Thursday, August 04, 2005
It's quite sad, really. My question leaving this article is this: why did this woman's family, who chose to utilise all available medical care to keep their baby alive in dire and dangerous circumstances, even bother?
An even better question is: why did the doctors and the hospital do so? Is it not a medical establishment who would be possibly legally liable if they refused to murder a baby (oops, I mean, "perform an abortion") for a woman who requested such a crime (dang it! I mean, "procedure")?
For the latter question, I can only presume that not all medical establishments are identical - some voluntarily take in the abortuary side of business and some find it repulsive. As for the family, obviously they are Roman Catholic and so would not want to murder their child (not always a necessary connection, but we'll let it go for now).

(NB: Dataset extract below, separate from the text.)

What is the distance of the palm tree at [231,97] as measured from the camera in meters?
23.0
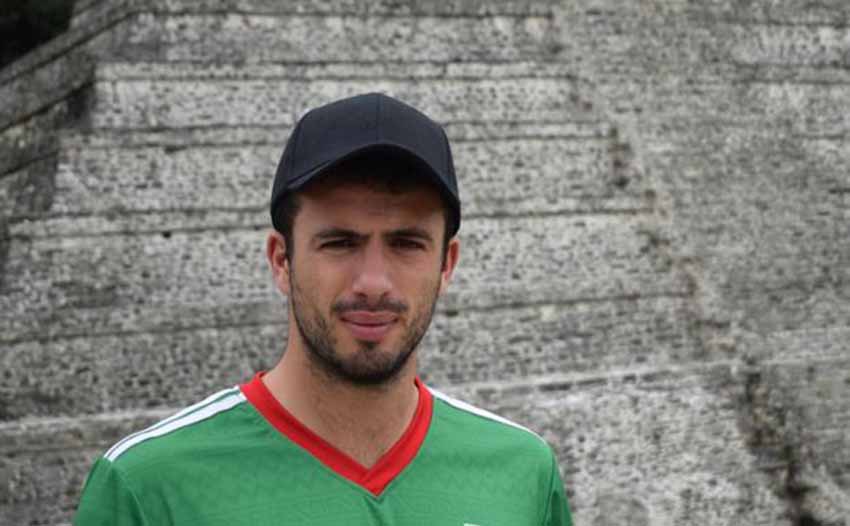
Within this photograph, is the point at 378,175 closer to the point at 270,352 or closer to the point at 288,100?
the point at 270,352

But it really speaks volumes when we comprehend that it was totally up to the family whether the baby lived or died, and the state would have done nothing to punish them had they chosen differently.
Wednesday, August 03, 2005
Tuesday, August 02, 2005
Monday, August 01, 2005
She has now been there for 5 days. It's been an up-and-down struggle for her, since she speaks little Japanese (but is learning) and doesn't really know such little things as how to operate the washing machine, what to buy at the grocery store, how to ask if the yellow-and-black spiders she sees all over the place (outside, mind you, not in the house) are dangerous. She's undergoing some culture shock, as one would well imagine, really.
The main difficulty, I would say, is that we're apart and we'll have to wait 4 weeks before we'll see each other again. Until then, long-distance is the word. The 14-hour time difference keeps things interesting, but the fact that I work at night here in the Central US makes it sometimes easier and sometimes harder than it would be for a normal person to keep in touch.
But I got my plane ticket for Japan, which is great news! It's a flight from Dallas to Osaka, leaving 25 August. So I'm excited for that. Can't wait for that, really - it means that I won't be working my hellish schedule anymore and that I'll soon be reunited with my sweet wife.